In 2012, the Company received termination payments from Ship Finance in the aggregate amount of $22.2 million in respect of the lease terminations for Titan Orion (ex-Front Duke) and Ticen Ocean (now renamed Front Lady). The Company made lease termination payments to Ship Finance in 2012 in the aggregate amount of $32.6 million in respect of the lease terminations for the OBO vessels Front Striver, Front Rider, Front Climber, Front Viewer and Front Guider which have been included in discontinued operations.

In May 2012, the Company paid $13.3 million for 3,546,000 shares in a private placement by Frontline 2012 of 56 million new ordinary shares at a subscription price of $3.75 per share. Following the private placement, the Company’s ownership in Frontline 2012 was reduced from 8.8% to 7.9%. The Company recognized a gain on the dilution of its ownership of $0.7 million in the second quarter of 2012.

In 2011, the Company received termination payments from Ship Finance in the aggregate amount of $5.3 million in respect of the lease terminations for Front Ace and Ticen Sun (ex-Front Highness) and made termination payments to Ship Finance in the aggregate amount of $14.3 million in respect of the OBO vessel lease terminations for Front Leader and Front Breaker .

In September 2011, the Company negotiated the early termination of bare boat charters on three single hull VLCCs, Titan Orion (ex-Front Duke), Titan Aries (now renamed Edinburgh) and Ticen Ocean (now renamed Front Lady), which were being chartered in from Ship Finance. These three vessels were subsequently sold by Ship Finance. The Titan Orion (ex-Front Duke) was delivered, and the charter party with Ship Finance was terminated, on March 27, 2012. The Company received a compensation payment from Ship Finance of $10.6 million for the early termination of the charter. The Ticen Ocean (now renamed Front Lady) was delivered, and the charter party with Ship Finance was terminated, on November 27, 2012. The Company received a compensation payment from Ship Finance of $11.6 million for the early termination of the charter. The Titan Aries (now renamed Edinburgh) was delivered, and the charter party with Ship Finance was terminated, on February 16, 2013. Under the terms of the early termination of the bareboat charters, Ship Finance will pay the Company a termination fee in accordance with the charter ancillary agreement.

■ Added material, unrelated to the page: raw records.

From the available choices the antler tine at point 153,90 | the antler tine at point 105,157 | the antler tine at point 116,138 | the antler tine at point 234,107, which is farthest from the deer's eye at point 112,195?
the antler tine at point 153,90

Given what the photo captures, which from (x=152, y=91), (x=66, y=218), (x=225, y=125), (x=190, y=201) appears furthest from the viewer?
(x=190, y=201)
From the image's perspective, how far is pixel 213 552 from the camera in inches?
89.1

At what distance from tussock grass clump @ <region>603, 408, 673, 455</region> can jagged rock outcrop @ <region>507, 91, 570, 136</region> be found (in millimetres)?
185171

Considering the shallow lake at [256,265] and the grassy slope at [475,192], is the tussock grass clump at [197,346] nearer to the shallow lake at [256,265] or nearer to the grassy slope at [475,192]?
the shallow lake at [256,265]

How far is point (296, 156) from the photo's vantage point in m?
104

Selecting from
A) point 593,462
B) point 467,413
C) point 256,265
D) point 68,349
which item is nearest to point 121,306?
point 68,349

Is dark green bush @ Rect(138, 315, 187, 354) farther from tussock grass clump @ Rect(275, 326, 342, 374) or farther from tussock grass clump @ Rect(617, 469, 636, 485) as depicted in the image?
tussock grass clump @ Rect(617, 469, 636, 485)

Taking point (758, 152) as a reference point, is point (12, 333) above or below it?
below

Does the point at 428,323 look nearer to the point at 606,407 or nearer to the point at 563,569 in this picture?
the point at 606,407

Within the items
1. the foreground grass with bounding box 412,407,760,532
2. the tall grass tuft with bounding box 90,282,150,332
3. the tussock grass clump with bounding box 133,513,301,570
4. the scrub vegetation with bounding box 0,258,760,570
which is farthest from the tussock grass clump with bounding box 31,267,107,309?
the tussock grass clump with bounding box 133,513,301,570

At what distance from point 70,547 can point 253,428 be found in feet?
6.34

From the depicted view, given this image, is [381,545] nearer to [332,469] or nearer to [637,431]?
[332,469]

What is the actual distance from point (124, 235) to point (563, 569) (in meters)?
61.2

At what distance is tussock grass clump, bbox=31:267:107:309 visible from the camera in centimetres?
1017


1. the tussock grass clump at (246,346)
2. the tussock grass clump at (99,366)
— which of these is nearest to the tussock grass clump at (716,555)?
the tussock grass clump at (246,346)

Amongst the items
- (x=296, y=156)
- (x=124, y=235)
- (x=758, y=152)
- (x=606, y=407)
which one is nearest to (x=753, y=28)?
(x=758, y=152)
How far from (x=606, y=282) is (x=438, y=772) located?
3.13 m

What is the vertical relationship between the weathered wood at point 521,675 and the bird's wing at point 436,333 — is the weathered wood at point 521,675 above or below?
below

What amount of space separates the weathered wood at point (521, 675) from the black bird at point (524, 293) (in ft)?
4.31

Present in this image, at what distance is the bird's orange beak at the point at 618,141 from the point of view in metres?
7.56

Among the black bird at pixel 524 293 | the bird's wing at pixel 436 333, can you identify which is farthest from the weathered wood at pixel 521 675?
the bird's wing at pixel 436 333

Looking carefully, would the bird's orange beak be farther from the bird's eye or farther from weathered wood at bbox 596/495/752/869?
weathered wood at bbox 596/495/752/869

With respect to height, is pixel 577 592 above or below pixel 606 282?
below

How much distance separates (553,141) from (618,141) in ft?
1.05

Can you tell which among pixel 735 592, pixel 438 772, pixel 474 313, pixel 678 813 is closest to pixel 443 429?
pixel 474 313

In October 2011, the Company sold the double hull Suezmax tanker, Front Hunter, to VTN Shipping Inc., a wholly owned subsidiary of Farahead Holdings Limited, and recognized a gain of $0.05 million in the fourth quarter of 2011.

In December 2011, Frontline completed a restructuring of the Company in which 15 subsidiaries were sold to Frontline 2012 Ltd, a related company that Frontline owns 8.8% of the share capital. At December 31, 2011, $10.5 million remains outstanding for working capital balances.

In December 2011, the Company and Ship Finance agreed to a rate reduction of $6,500 per day for all vessels leased from Ship Finance under long-term leases for a four year period that commenced on January 1, 2012. The Company paid Ship Finance up front compensation of $106.0 million on December 30, 2011, of which $50.0 million was a non-refundable prepayment of profit split and $56.0 million was a release of restricted cash serving as security for charter payments. The Company will compensate Ship Finance with 100% of any difference between the renegotiated rates and the average vessel earnings up to the original contract rates. In addition, the profit share above the original threshold rates was increased from 20% to 25%.